THE UPCOMING Lok Sabha poll is not the first election to be contested on social media. This time, however, political parties are engaging with social platforms like Facebook, Twitter, Instagram and Snapchat like never before.
The vanguard of this engagement is lead by social media warriors like Akshay Khatry (30), whose 16-hour-long work schedule involves clicking photos, shooting videos, creating memes and constantly updating the social media feed of Sanjay Nirupam, the Congress candidate from Mumbai North West.
Khatry has been following Nirupam for over an year now and heads a 11-member social media team and 50 to 60 grassroots level volunteers. The army of volunteers, mostly students, shoot videos, reach out to voters, copy, paste, forward, like, tweet and re-tweet posts throughout the day.
On April 5, Rishabh, a law student and a volunteer for Poonam Mahajan — the BJP candidate from Mumbai North Central — spent the entire day recording videos of her and Prime Minister Narendra Modi’s supporters, as she held her nomination rally.
“As volunteers, we reach out to voters a day before Poonam Mahajan makes her speech. We record their demands and hopes that they want their MP to fulfill. We are also running a ‘Know your MP’ campaign on the various registered WhatsApp groups,” said Rishabh.
Click here for more election news
With over 300 million Internet users in urban India, the politicians are reaching them with the best option available — smartphones. With the expanse of social media, politicians are also going beyond sharing updates but using it as an interactive medium. Almost like trailer launch, the candidates are now using Instagram stories to answer voters’ question. In an ‘Ask Poonam’ event, the questions ranged from Mumbai’s infrastructure issues, animal welfare, housing for slums to women’s participation in politics.

* Recorded data

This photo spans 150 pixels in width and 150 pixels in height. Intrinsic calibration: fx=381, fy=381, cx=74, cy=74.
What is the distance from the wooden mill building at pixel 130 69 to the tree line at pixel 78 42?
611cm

* Objective 1
Please retype the article on election campaigning, starting at "THE UPCOMING Lok" and ending at "like never before.".
* Objective 2
Rewrite the paragraph of the article on election campaigning that opens with "With over 300 million Internet users" as a short list that keeps its main facts.
* Objective 3
Answer these questions from the article on election campaigning:
(a) Which constituency is Sanjay Nirupam the Congress candidate from?
(b) On what date did Rishabh spend the day recording videos at Poonam Mahajan's nomination rally?
(c) What campaign do the volunteers run on registered WhatsApp groups?
The material placed after the article on election campaigning was taken from a different source.

* Task result 1
THE UPCOMING Lok Sabha poll is not the first election to be contested on social media. This time, however, political parties are engaging with social platforms like Facebook, Twitter, Instagram and Snapchat like never before.

* Task result 2
- Urban India has over 300 million Internet users, and politicians reach them through smartphones.
- Politicians use social media as an interactive medium, not only for sharing updates.
- Candidates now answer voters' questions through Instagram stories.
- At an 'Ask Poonam' event, questions covered Mumbai's infrastructure issues, animal welfare, housing for slums and women's participation in politics.

* Task result 3
(a) Mumbai North West.
(b) April 5.
(c) A 'Know your MP' campaign.